The later gurus of Sikhism


The later Gurus became increasingly martial because the Sikhs had to fight for their survival against the Mughals. Guru Har Rai: He was very compassionate. Hunting was a common practice those days, but Guru Har Rai would not kill animals; he, instead, brought them back alive to be kept in his private zoo. He was summoned by the Mughal Emperor, Aurangzeb, to Delhi, but sensing the evil intentions of the intolerant Aurangzeb, he sent his son Ram Rai. Ram Rai became a part of the Mughal court, so Guru Har Rai made his younger son Har Krishan the next Guru.

Guru Har Krishan: He was the youngest of the Gurus. He was only five when he became the Guru on his father’s death. When he was nine, he was summoned by Aurangzeb to Delhi. He died of smallpox before he could meet Aurangzeb.

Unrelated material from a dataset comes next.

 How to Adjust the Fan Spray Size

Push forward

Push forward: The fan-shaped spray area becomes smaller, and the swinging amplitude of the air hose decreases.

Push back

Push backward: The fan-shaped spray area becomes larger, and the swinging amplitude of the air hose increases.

Before dying, he told his associates that the next Guru would be ‘Baba Bakale’. People interpreted this to mean his uncle Tegh Bahadur, who had been living in the village of Bakala.
Guru Tegh Bahadur: He was a man of a retiring nature and when his ascension was contested by rival claimants, he moved away from Punjab.

When he came back after several years, he saw that the Mughals had been destroying Hindu and Sikh places of worship and forcing conversions. He organised the people of Punjab and Kashmir against this. He was arrested and executed by the Mughals in Delhi.

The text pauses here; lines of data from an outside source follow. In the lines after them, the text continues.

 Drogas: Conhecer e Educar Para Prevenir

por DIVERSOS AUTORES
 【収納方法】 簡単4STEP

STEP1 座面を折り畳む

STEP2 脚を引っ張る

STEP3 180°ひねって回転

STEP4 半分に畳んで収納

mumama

Guru Gobind Singh: He was born in Patna. He became the Guru at the age of nine and within a few months received the severed head of his father, who had been killed by the Mughals. He was brought up in the Himalayan village of Paonta. He fought several battles that he won despite being heavily outnumbered. His four young sons were all martyred while fighting the Mughals.

He gave the surname Singh (lion) to Sikhs, which is used to date. He also gave a new name to the community, Khalsa (the pure ones). On the occasion of the Sikh festival of Baisakhi, he gathered Sikhs at Anandpur and asked for volunteers to sacrifice their lives. He did not kill them but named them the first Khalsa.

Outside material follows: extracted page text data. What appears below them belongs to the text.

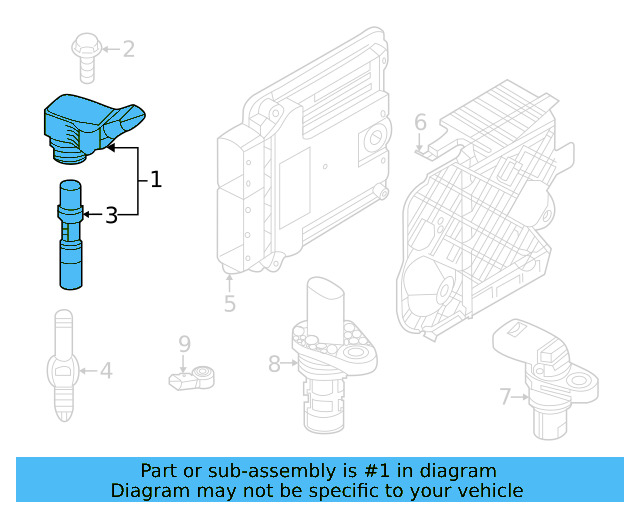 2

1

3

6

5

4

9

8

7

Part or sub-assembly is #1 in diagram
Diagram may not be specific to your vehicle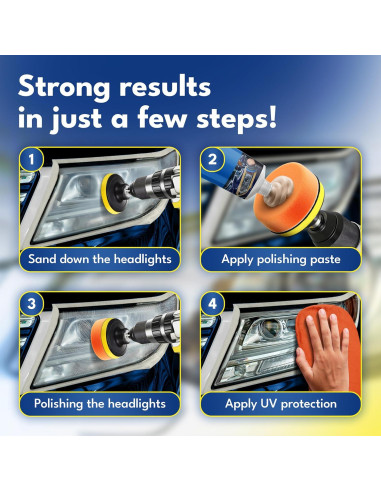 Strong results in just a few steps!

1
Sand down the headlights

2
Apply polishing paste

3
Polishing the headlights

4
Apply UV protection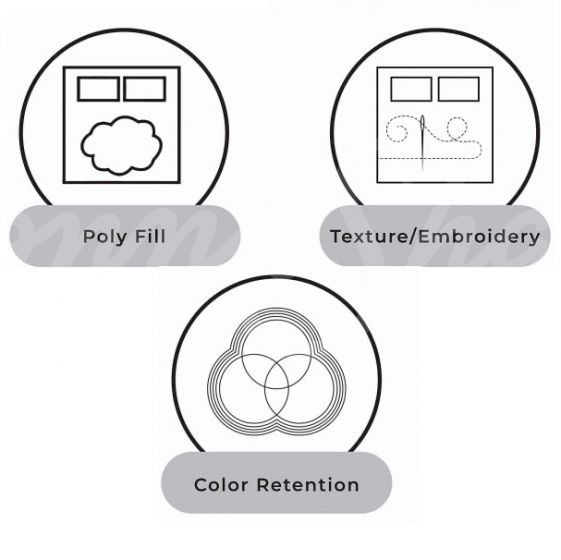 Poly Fill

Texture/Embroidery

Color Retention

Guru Granth Sahib: Guru Arjan Das, the fifth Guru, first compiled the ‘Adi Granth’ by the year 1604. It was installed at Harmandir Sahib in Amritsar. In 1705, the 10th Guru Gobind Singh gave it a final shape by including hymns composed by the later Gurus and himself. He renamed it Sri Guru Granth Sahib and, one day before his death proclaimed it as the eternal Guru of the Sikhs.